Jawaban saya simple. Karena Islam itu sempurna, kawan. Sempurnanya dimana? Hmm,
kalo belum tau, saya kasih tau.
Islam adalah sebuah
ideologi. Islam bukan sekedar agama yang mengatur ibadah spiritual, tetapi juga
mengatur kehidupan sosial termasuk kehidupan bernegara. Islam memiliki
suprasistem, yakni ekonomi dan politik. Maka bisa dipastikan Islam juga ngatur
soal pendidikan, dll. Dan kalo ada yang tanya, berarti Negara Islam ada? Saya
jawab, ada. Negara di dalam Islam namanya Khilafah. Khilafah adalah sebuah
sistem pemerintahan yang diwariskan oleh Rasulullah SAW sebagai utusan terakhir
yang Allah utus untuk seluruh umat manusia. Dan siapa aja yang ngaku Muslim
pasti sering denger kalo Islam Rahmatan Lil ‘Alamin. Yup, itu bener. Karena
Islam mengatur seluruh aspek kehidupan.
Di dalam Islam,
pendidikan adalah tanggung jawab Negara. Karena pendidikan adalah salah satu
kebutuhan dasar warga Negara.

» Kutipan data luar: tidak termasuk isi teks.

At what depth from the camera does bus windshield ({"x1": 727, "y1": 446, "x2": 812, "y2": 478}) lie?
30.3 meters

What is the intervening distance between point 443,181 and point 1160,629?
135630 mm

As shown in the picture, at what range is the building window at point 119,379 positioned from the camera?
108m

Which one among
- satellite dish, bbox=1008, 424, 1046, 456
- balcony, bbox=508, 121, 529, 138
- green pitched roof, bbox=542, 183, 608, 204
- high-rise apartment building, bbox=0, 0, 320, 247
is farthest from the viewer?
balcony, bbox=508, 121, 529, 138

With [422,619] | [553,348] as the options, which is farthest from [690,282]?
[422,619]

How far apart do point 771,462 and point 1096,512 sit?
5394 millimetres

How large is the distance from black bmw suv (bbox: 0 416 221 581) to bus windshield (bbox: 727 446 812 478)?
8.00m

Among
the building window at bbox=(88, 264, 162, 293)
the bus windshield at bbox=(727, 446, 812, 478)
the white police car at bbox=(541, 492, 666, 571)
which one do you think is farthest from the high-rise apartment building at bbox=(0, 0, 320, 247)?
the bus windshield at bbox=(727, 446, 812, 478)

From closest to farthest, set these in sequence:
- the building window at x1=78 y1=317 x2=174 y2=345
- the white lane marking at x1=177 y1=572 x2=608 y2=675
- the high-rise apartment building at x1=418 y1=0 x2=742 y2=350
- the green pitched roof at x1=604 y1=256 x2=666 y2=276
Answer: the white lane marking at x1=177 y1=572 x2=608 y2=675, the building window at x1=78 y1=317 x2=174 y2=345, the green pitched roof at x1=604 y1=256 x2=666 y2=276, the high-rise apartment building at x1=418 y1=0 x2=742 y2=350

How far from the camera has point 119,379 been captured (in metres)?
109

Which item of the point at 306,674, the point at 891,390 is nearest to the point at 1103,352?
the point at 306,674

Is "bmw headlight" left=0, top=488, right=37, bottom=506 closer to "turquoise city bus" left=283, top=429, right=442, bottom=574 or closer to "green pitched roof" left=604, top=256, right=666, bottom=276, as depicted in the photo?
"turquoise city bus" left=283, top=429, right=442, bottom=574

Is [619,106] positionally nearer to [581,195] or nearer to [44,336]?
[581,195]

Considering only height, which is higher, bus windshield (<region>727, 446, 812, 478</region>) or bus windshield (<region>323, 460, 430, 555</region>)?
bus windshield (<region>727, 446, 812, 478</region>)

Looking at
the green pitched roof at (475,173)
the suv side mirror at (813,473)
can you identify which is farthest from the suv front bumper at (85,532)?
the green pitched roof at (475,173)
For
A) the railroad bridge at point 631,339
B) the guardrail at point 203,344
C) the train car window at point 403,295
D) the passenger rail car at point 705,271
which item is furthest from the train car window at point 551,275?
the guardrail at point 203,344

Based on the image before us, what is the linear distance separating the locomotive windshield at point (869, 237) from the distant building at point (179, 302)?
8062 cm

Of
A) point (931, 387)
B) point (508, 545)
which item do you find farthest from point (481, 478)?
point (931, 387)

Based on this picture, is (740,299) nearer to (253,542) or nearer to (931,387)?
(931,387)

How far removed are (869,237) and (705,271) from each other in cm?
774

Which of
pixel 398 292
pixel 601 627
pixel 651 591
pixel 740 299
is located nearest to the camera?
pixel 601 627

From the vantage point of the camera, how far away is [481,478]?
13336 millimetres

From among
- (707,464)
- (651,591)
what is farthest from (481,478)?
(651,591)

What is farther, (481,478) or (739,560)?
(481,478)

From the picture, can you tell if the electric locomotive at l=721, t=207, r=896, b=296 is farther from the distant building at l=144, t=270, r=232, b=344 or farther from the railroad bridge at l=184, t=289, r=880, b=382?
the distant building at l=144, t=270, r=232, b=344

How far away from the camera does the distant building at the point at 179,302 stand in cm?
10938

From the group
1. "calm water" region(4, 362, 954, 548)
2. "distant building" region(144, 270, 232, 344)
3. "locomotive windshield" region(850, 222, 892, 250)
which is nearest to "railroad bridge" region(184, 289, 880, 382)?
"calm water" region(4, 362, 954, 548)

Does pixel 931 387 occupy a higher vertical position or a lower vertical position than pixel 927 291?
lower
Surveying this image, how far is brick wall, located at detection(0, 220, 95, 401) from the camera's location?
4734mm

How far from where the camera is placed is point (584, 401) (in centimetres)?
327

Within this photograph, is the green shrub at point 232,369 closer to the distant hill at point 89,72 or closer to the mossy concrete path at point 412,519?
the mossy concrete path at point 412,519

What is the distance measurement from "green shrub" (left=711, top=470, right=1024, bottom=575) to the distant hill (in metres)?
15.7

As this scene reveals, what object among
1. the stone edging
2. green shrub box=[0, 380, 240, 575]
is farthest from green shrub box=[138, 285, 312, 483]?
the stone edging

Kalo dalam konsep Negara Kapitalis, kebutuhan itu
Cuma sandang, pangan dan papan, dalam Islam kebutuhan dasar itu selain
sandang-pangan-papan, ada juga pendidikan, kesehatan dan keamanan. Makanya
pendidikan jadi tanggungan Negara. Trus, pembiayaannya gimana? Maka dari itu,
Islam punya sistem ekonomi yang akan menjamin terpenuhinya kebutuhan pokok
warganya. Dan Negara (Khilafah) wajib menyediakan lapangan pekerjaan bagi
mereka yang wajib bekerja (laki-laki yang sudah baligh). Jadi, gak ada cerita
seorang kepala keluarga gak mampu memenuhi kebutuhan keluarganya. Gak ada
cerita seorang istri juga harus banting tulang membantu suaminya sampai jadi
TKW dan harus disiksa. Gak ada cerita anak-anak harus putus sekolah karena gak
punya uang buat bayar. Dan gak ada cerita aktivis hanya sibuk dengan akademik
dan dirinya sendiri.
Selain itu, sistem
politik Islam juga yang akan melahirkan kebijakan yang pro rakyat dan
kepentingan rakyat. Politik Islam juga yang akan mengeluarkan kebijakan
pendidikan yang dijamin mampu dienyam oleh seluruh warga Negara. Muslim maupun
Non Muslim, kaya maupun miskin dengan jaminan yang sama. Gak ada cerita yang
bodoh dan miskin gak bisa kuliah.
Mau bukti? Lihat aja,
ilmuwan-ilmuwan yang mencetuskan berbagai macam teori dalam ilmu pengetahuan
dan teknologi adalah seorang Muslim. Mulai dari Ibnu Sina, Abbas Ibn Firnas, Al
Khawarizmi, Al Jabar, dll. Mereka semua hasil bentukan Khilafah. Bukan Negara
Demokrasi-Kapitalis seperti sekarang.
Menerapkan Islam adalah Panggilan Keimanan
Saat ini Islam sedang
dicampakkan dari kehidupan sosial. Sejak 3 Maret 1924, berakhirlah kepemimpinan
Islam di dunia. Saat itu Khilafah Utsmaniyah diruntuhkan oleh seorang agen
Inggris la’natullah alaih. Maka sudah seharusnya kaum Muslimin bersatu untuk
mengembalikannya. Bagaimana caranya? Contohlah apa yang dilakukan Rasulullah
dulu sebelum Islam tegak di Madinah. Rasulullah SAW berdakwah dan membentuk
sebuah kelompok ideologis kemudian menegakkan Daulah Islam di Madinah. Maka
kita pun selayaknya mencontoh beliau. Bukan demi kekuasaan, jabatan dan harta.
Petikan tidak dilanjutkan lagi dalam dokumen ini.